* _Exercise instructions_
Can you write out every line of the records below word for word, leaving out the pictures?

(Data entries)
________
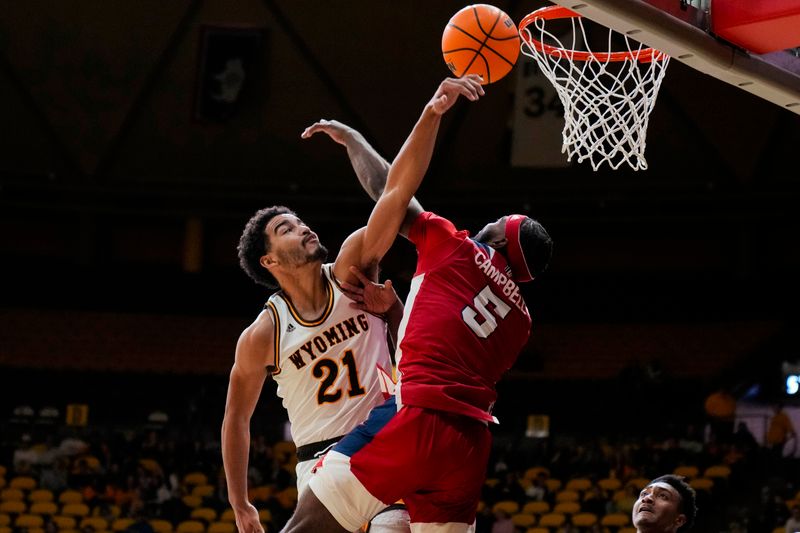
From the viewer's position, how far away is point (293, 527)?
4.09m

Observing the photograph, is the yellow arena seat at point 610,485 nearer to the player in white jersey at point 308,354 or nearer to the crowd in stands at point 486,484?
A: the crowd in stands at point 486,484

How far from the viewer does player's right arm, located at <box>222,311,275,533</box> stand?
4953 millimetres

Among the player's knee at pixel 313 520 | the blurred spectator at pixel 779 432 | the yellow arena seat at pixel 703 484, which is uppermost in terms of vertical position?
the player's knee at pixel 313 520

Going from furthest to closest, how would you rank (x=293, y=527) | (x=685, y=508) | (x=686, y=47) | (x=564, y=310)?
1. (x=564, y=310)
2. (x=685, y=508)
3. (x=686, y=47)
4. (x=293, y=527)

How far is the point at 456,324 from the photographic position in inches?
163

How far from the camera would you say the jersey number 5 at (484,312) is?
4191mm

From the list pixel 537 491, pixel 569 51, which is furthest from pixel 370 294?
pixel 537 491

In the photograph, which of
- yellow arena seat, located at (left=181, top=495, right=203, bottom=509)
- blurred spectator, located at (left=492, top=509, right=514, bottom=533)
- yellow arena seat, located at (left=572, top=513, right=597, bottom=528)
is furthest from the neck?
yellow arena seat, located at (left=181, top=495, right=203, bottom=509)

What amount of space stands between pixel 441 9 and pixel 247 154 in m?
4.44

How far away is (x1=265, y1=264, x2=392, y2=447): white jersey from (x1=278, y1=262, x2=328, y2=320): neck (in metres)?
0.04

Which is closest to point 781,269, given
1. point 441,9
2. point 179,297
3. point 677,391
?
point 677,391

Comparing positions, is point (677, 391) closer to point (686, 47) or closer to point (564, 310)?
point (564, 310)

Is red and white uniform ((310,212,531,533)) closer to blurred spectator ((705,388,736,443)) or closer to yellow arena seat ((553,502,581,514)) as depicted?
________
* _Complete response_
From the viewer's position, how far away is point (293, 527)?
4.09m

Observing the photograph, is the yellow arena seat at point 610,485 nearer to the player in white jersey at point 308,354 or nearer to the crowd in stands at point 486,484?
A: the crowd in stands at point 486,484

How far from the viewer does player's right arm, located at <box>222,311,275,533</box> stand?
4953 millimetres

Among the player's knee at pixel 313 520 | the blurred spectator at pixel 779 432 | the yellow arena seat at pixel 703 484, which is uppermost in terms of vertical position?
the player's knee at pixel 313 520

Going from furthest to closest, how would you rank (x=293, y=527) | (x=685, y=508) | (x=686, y=47) | (x=564, y=310)?
1. (x=564, y=310)
2. (x=685, y=508)
3. (x=686, y=47)
4. (x=293, y=527)

How far is the point at 456,324 from the photographic position in inches?
163

How far from the camera would you say the jersey number 5 at (484,312) is?
4191mm

From the list pixel 537 491, pixel 569 51, which is furthest from pixel 370 294?
pixel 537 491

In the photograph, which of
- yellow arena seat, located at (left=181, top=495, right=203, bottom=509)
- blurred spectator, located at (left=492, top=509, right=514, bottom=533)
- yellow arena seat, located at (left=572, top=513, right=597, bottom=528)
is furthest from the neck?
yellow arena seat, located at (left=181, top=495, right=203, bottom=509)

What amount of space stands between pixel 441 9 and pixel 247 154 in m?
4.44

How far away is (x1=265, y1=264, x2=392, y2=447): white jersey from (x1=278, y1=262, x2=328, y2=320): neck (in metres)?
0.04

Which is closest to point 781,269, given
1. point 441,9
2. point 179,297
3. point 677,391
?
point 677,391

Comparing positions, is point (677, 391) closer to point (686, 47) or closer to point (564, 310)?
point (564, 310)

Is red and white uniform ((310,212,531,533)) closer to blurred spectator ((705,388,736,443)) or closer to yellow arena seat ((553,502,581,514)) as depicted?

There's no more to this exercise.